Я закрыла сбор чуть больше чем за месяц. Уже закупили антидроны, перекрыли свою часть фронта. Они на самом деле очень действенные — нет ни одного прилета FPV-дронов по позициям, с тех пор как стоят эти антидроны.
О тупых вопросах
Я когда-то, наверное, сниму отдельное видео «10 самых тупых вопросов». Самый тупой вопрос с начала моей службы: «не пристают ли ребята?», потом: «где вы купаетесь, чего ты такая чистая сидишь?» Я всегда говорю, что я не в пехоте, я в артиллерии, то есть у нас есть время сбить из досок душ. Потом тупые вопросы: «как тебя мама пустила на войну?», «а что ты там вообще делаешь?», «а ты медик?», «когда закончится война?», «откуда у тебя свет, откуда интернет?» Сразу видно, что спрашивают гражданские.
Очень много людей думают, что если у военных есть интернет, то они, значит, где-то в тылу. Люди не понимают, что в посадке может быть интернет, что есть Starlink, есть генераторы, Ecoflow. Таких вопросов очень много, и я уже не обращаю внимания.
А еще тупые вопросы, когда сидишь на трансляции: «А почему нет звуков прилета, почему так тихо?» Ты думаешь, что когда будут прилеты, я буду трансляцию запускать?
О смерти
Думаю, что все военные, которые сознательно идут сюда и уже долгое время на службе, понимают, что так может быть с каждым: сегодня ты есть — завтра тебя нет.
Если я, не дай бог, умру, то для меня главное, чтобы это было резко, чтобы не было оторванных рук, ног, мяса, то есть раз — и все. Я боюсь остаться калекой, особенно без ног, потому что я люблю активную жизнь. Я всегда занималась спортом, ездила от нашей бригады на соревнования, поддерживаю свою физическую форму, чтобы потом иметь возможность таскать короба по 30 кг и автоматы по 70 кг.

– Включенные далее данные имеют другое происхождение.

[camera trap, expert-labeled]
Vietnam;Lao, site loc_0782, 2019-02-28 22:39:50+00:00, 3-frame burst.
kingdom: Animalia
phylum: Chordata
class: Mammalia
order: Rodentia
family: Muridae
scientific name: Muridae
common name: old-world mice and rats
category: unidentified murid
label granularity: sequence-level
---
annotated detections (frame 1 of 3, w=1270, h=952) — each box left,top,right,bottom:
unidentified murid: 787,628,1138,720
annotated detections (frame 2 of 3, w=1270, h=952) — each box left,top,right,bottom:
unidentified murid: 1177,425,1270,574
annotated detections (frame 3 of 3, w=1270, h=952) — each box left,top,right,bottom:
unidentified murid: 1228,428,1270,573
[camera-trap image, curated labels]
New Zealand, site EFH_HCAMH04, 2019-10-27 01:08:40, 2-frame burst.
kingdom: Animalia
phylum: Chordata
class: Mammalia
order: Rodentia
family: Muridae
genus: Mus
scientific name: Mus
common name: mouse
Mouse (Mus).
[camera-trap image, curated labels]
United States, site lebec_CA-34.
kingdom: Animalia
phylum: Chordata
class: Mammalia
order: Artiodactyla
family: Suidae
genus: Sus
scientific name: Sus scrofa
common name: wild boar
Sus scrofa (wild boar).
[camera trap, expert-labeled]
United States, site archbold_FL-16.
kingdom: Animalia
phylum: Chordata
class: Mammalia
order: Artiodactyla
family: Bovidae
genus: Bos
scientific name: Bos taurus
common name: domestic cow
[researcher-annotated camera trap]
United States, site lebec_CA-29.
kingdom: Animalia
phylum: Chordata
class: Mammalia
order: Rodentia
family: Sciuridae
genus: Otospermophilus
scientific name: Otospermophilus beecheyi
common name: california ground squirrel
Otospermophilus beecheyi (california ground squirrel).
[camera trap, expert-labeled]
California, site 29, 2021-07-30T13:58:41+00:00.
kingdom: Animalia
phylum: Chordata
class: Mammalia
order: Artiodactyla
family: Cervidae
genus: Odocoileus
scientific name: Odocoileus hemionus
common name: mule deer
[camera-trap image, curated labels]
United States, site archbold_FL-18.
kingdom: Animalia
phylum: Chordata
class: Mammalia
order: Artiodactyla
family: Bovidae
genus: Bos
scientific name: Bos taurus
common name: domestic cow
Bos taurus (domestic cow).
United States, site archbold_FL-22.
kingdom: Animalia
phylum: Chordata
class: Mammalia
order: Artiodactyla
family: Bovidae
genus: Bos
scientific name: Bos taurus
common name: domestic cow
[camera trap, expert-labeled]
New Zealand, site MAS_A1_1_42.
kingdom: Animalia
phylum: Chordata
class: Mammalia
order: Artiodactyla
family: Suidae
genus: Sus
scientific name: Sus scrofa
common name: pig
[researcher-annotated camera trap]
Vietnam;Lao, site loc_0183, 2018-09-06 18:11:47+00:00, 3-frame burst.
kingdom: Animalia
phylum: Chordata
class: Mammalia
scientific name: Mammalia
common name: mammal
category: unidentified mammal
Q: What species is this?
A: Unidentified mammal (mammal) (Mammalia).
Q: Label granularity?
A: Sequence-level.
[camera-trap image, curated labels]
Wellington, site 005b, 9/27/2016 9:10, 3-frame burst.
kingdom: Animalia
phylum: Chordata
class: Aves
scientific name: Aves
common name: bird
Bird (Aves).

У меня есть товарищ, он был пилотом, и у него взорвался в руках Mavic с тротилом. Когда я приехала на эвакуацию, даже не знала, что это он, потому что там была сплошная кровь и все — минус рука, минус нога, минус зрение. Ну, на один глаз он точно сейчас видит. Когда он уже мог нормально что-то делать одной рукой, написал сообщение: «Спасибо, что меня тогда вывезла». Сейчас он уже стал на протезы — и вот он прям живет. У него есть девушка, которая постоянно с ним, у него есть поддержка от нас.
Я очень восхищаюсь людьми, которые могут после потери какой-то части тела дальше функционировать, дальше жить с искрой в глазах. Не знаю, смогла ли бы я взять себя в руки.
О Мариуполе
У меня есть мечта: хочу свой спортзал в Мариуполе.
Когда мы были на Пункт постоянной дислокацииППД, была возможность снимать квартиру и после шести часов жить как человек. Квартира была на пятом этаже. Утром просыпаешься, выходишь на балкон — видно море и СК «Ильичевец», это большое синее здание, там внутри есть спортзал и внешний стадион.
Начался коронавирус, и нас привлекали патрулировать с полицией город. Я также ходила в этот патруль, и тогда Мариуполь изучила очень хорошо — мы ходили по 17-20 км. Тогда Мариуполь мне открылся по-новому. Воспоминаний очень много, и надеюсь, что мы его вернем.